Saturday, June 23, 2012

Romance and Life Writing

When I first began life writing, I didn't really think that there was much romance as a genre could teach me.  I was incredibly wrong.

If you are ever interested in reading a terrific article outlining what romance is as a genre, then please read "The Basics of Romance" by Rita Clay Estrada and Rita Gallagher in The Complete Handbook of Novel Writing.  They do an excellent job of pointing out the story arc and characteristics that differentiate romance from the other fiction out there.  I will be going through their points in a moment to explain how these relate to your memoir in a moment.

Another terrific article which has relevance to our last assignment is "Emotion: Fiction's Connecting Link" by Kathy Jacobson and comes from the same book.  This article bridges that "show vs. tell" gap in a way that helps you know what to show and what to skip.  We'll look at pieces of this advice later.

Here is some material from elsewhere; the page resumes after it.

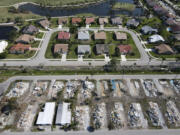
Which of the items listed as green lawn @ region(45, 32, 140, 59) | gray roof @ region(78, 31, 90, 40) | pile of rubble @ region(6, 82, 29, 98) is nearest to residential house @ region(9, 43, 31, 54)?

But back to romance and your memoir...

What's it good for?

Essentially a romance is really a story about how two people come together.  They may be tied in many ways.  It may be a fairytale ending, or it may make Romeo and Juliet look positively optimistic.  But the basic plot of a traditional romance is simple, as explained by Estrada and Gallagher:

  1. Boy meets girl.

    We all know this part of the story.  Estrada and Gallagher make the important point that in a true romance, "there are no other men for here--just as, from that point on, there are no other women for him..." (sorry, I haven't figured out a way to get a page number on the Kindle, but it's 61% of the way through the book).

    The relation to your memoir?  Well, you don't need to be writing a romantic romance, but you need to pick the moment that you recognize that the person you have introduced will be important to your life.  In other words, you don't actually have to begin your romance with the moment you met this person, but with the moment that they became important to you.
  2. Boy and girl let their characters shine.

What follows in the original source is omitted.